Il importe que «le gouvernement protège ses revenus», insistent les auteurs du rapport. «Il suffirait de remplacer les dividendes par une augmentation de la taxe spécifique sur les boissons alcooliques vendues par la SAQ. Cette majoration n'aurait pas d'impact sur le prix de vente final puisqu'elle viendrait remplacer le dividende versé à l'actionnaire. Le gouvernement pourrait également introduire une taxe sur la consommation à taux particulier pour l'alcool, permettant ainsi au montant de la taxe de fluctuer en fonction du prix du produit vendu», poursuivent les auteurs.
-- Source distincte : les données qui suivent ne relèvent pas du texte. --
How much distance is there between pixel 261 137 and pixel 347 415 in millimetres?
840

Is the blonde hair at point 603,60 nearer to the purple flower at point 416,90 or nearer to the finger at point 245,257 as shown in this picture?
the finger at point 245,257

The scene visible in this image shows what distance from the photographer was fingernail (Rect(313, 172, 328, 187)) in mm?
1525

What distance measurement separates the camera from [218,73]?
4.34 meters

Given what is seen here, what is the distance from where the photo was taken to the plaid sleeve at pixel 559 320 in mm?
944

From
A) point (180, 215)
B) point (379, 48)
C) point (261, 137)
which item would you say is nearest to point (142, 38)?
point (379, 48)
Des chiffres embarrassants

Les chiffres relevés par la commission Robillard sont embarrassants pour la société d'État. Comparés à celles d'autres organismes semblables, les frais administratifs de la SAQ sont beaucoup plus élevés. Ainsi, pour la période 2010-2014, la SAQ avale 21% de ses ventes nettes en frais d'administration, le niveau le plus élevé avec celui de Terre-Neuve. Pour 2014, la LCBO (Régie des alcools de l'Ontario) demandait 16% en frais d'administration; ils représentaient 10% en Colombie-Britannique et 8% dans plusieurs États américains. On ne remet pas en question les relations de travail ni le nombre d'employés, mais la situation de monopole de la SAQ est visée comme source du problème.
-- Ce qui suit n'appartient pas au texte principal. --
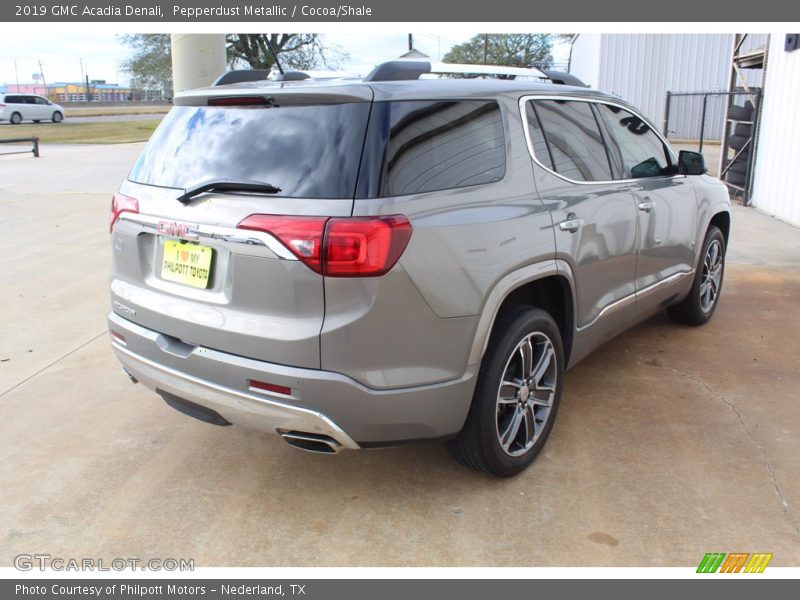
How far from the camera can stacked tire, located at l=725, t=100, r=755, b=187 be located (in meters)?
11.9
Revenu Québec: tendance inquiétante

Revenu Québec est aussi dans la ligne de mire de la Commission. L'agence québécoise coûte de plus en plus cher à administrer et perçoit moins d'impôts année après année. Le questionnement pose rapidement un problème politique. Sans abdiquer son autonomie, Québec pourrait transférer certaines activités de perception au fédéral pour l'impôt des sociétés, suggère-t-on.

La performance de l'agence québécoise périclite, car les frais d'administration sont constamment en croissance, et les perspectives ne laissent pas prévoir de renversement de cette tendance. Comme l'Agence fédérale du revenu, Québec devrait exiger davantage des administrateurs du fisc.
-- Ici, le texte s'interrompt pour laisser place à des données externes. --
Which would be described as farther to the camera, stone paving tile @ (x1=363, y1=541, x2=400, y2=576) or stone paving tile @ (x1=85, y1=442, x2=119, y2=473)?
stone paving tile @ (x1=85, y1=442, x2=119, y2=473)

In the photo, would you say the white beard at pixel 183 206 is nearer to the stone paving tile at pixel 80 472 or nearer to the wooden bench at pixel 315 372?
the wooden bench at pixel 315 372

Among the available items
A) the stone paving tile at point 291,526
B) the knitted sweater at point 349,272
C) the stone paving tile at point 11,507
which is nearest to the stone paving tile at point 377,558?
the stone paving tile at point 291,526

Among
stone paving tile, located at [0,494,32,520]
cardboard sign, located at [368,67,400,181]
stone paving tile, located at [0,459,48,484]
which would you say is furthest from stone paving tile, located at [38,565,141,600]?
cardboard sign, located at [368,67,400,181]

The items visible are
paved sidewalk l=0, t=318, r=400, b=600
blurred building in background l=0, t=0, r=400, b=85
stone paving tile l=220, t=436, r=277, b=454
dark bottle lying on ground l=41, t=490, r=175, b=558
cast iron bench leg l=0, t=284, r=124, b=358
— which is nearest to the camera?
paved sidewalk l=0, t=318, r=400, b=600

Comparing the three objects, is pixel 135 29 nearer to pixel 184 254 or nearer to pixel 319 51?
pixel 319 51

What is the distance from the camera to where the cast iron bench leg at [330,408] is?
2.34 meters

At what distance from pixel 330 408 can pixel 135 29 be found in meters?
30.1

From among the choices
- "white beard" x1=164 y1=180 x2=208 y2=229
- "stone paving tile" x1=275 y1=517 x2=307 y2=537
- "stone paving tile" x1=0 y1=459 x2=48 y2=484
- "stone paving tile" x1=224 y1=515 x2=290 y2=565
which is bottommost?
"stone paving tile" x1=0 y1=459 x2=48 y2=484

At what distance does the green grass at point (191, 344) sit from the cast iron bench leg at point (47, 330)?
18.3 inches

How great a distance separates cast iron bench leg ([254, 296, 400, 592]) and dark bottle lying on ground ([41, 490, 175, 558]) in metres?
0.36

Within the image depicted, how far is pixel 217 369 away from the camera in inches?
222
En 2010, Revenu Québec faisait mieux que l'agence fédérale, mais cet écart favorable avait fondu rapidement en 2013-2014. En termes d'efficacité, Revenu Québec est maintenant sur un pied d'égalité avec l'agence fédérale en 2014. Revenu Canada devrait lui damer le pion à l'avenir, toutefois. Au cours des dernières années, le fisc québécois a dépensé chaque année davantage, au nom de la lutte contre l'évasion fiscale, alors que Revenu Canada a réduit ses dépenses, d'où un gain d'efficacité.

Coup de balai dans l'aide

Les programmes d'aide financière de toutes farines offerts par Québec mériteraient aussi un coup de balai pour mettre fin aux chevauchements. C'est près de 1 milliard (900 millions) que le gouvernement distribue chaque année aux entreprises, en aide directe ou indirecte.

L'argent passe par un écheveau de 84 programmes administrés par 12 ministères différents. Si l'on ajoute à cela l'aide indirecte, c'est plus de 500 organismes qui sont dispersés sur la ligne de feu. Les occasions de chevauchement sont nombreuses, sans compter que des programmes peuvent survivre même si leur raison d'être n'est plus évidente. Déjà au ministère de l'Économie, le ministre responsable, Jacques Daoust, a entamé un virage à 180 degrés sur l'assistance aux entreprises: des prises de participation remplacent de plus en plus les subventions.